- _WRITTEN REQUEST 1_
Copy everything from "William Loeb |" down to "the concentration camp." in the Band of Brothers piece, word for word.
- _WRITTEN REQUEST 2_
Carry on the Band of Brothers piece from its final sentence.
— begin READING TEXT —
"Band of Brothers," the excellent TV series about the 101st Airborne's Easy Company has an episode called "Why We Fight," which comes as the penultimate episode, 9 of 10, in the series.
It's a strikingly misnamed episode, and that fact, its misnaming, has always struck me.
It's misnamed because Band of Brothers has nothing to with the why question, only the what question. The show depicts the mechanics by which a disparate group of men are forged into a working unit of soldiers. You are never shown and never hear anything about why these men have decided to go to war. That decision was made by each of them long before you see them on screen. There is some mention, in the interviews with the real soldiers which precede each episode, where one or two mention they joined the Airborne because they didn't want to be in a foxhole with a draftee who didn't want to be there, or because the pay was better in the Airborne.
The men themselves never actually discuss why they are fighting.
In fact, there is only one brief bit where one of the soldiers is reading "Stars and Stripes" as his platoon bounces along in a truck and he says, "It says here the Germans are BAD," and the others react with mock incredulity, "Really? The Germans are bad?" There is considerable mirth among the soldiers, who make exaggerated faces of astonishment: Imagine that! The Germans are bad!
William Loeb |
But in the episode "Why We Fight," the company stumbles across a concentration camp and they learn the Germans really WERE bad, or at least they were fighting for a bad cause. The writers set this discovery up by a conversation between a veteran, who has seen relentless action who explains to a new replacement why he fights: to stay alive and to sometimes sleep indoors and to have actual toilet paper to use. Simple luxuries like toilet paper is enough reason to fight for him. He is later among the scouting party which discovers the concentration camp.
So, of course, liberating concentration camps from the evil system they are fighting is not the reason why these men went to war; it becomes a justification for why they have been fighting but it did not motivate them because they had no idea concentration camps even existed.
I thought of that episode yesterday during the state convention of New Hampshire Democratic party. This convention was virtual and it was a far cry from in person actual conventions I've attended where Bernie Sanders or Elizabeth Warren had the crowd on its feet, screaming throats hoarse and even crying tears of joy.
— end READING TEXT —
— begin SUPPLIED INFORMATION —
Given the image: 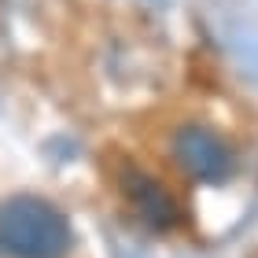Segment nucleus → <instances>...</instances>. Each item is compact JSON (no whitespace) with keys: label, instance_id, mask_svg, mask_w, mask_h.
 Returning a JSON list of instances; mask_svg holds the SVG:
<instances>
[{"label":"nucleus","instance_id":"obj_1","mask_svg":"<svg viewBox=\"0 0 258 258\" xmlns=\"http://www.w3.org/2000/svg\"><path fill=\"white\" fill-rule=\"evenodd\" d=\"M74 229L52 199L15 192L0 203V251L8 258H67Z\"/></svg>","mask_w":258,"mask_h":258},{"label":"nucleus","instance_id":"obj_2","mask_svg":"<svg viewBox=\"0 0 258 258\" xmlns=\"http://www.w3.org/2000/svg\"><path fill=\"white\" fill-rule=\"evenodd\" d=\"M166 155L196 184H225L236 173V151H232L229 137L207 122H177L166 137Z\"/></svg>","mask_w":258,"mask_h":258},{"label":"nucleus","instance_id":"obj_3","mask_svg":"<svg viewBox=\"0 0 258 258\" xmlns=\"http://www.w3.org/2000/svg\"><path fill=\"white\" fill-rule=\"evenodd\" d=\"M118 188L129 199V207L140 214V221L159 232H170L181 225V203L155 173H148L137 162H122L118 166Z\"/></svg>","mask_w":258,"mask_h":258}]
</instances>
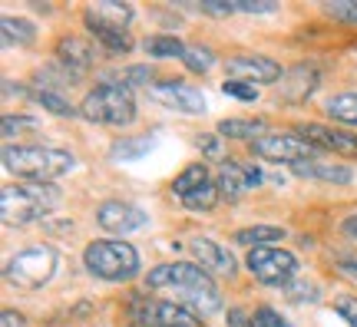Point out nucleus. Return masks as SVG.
— end SUPPLIED INFORMATION —
- _TASK OUTPUT 1_
William Loeb |
But in the episode "Why We Fight," the company stumbles across a concentration camp and they learn the Germans really WERE bad, or at least they were fighting for a bad cause. The writers set this discovery up by a conversation between a veteran, who has seen relentless action who explains to a new replacement why he fights: to stay alive and to sometimes sleep indoors and to have actual toilet paper to use. Simple luxuries like toilet paper is enough reason to fight for him. He is later among the scouting party which discovers the concentration camp.

- _TASK OUTPUT 2_
This convention was all about the mechanics of how the party planned to mobilize, with organization charts and pre recorded videos from elected officials urging us all to "work hard" to elect Democrats.
But there was precious little about why we might want to elect Democrats.
There were statements from people representing different identities: Two Native Americans started things off banging on drums and singing songs in those voices we have all heard from movies, which sounded like a war dance, followed by a gay person saying Democrats fight for gays, and a speaker who introduced himself by telling us which pronouns he uses, ("Him, he") and another who, from her wheelchair, told us if we were going to throw a house party for a candidate be sure to rent a ramp for wheel chairs, and to renovate a ground floor bathroom to accommodate wheelchairs, and there were women who insisted that Democrats were all about women controlling their own bodies and that abortion is simply healthcare, and there were one of two people "of color" saying we needed more people of color in office in New Hampshire, and there was a Hispanic guy from the North Country saying, yes, there actually are Hispanic guys living in the White Mountains. I may have missed the Greek guy from Manchester pumping a fist for New Hampshire Greeks, or a Polish guy shouting out to New Hampshire Poles.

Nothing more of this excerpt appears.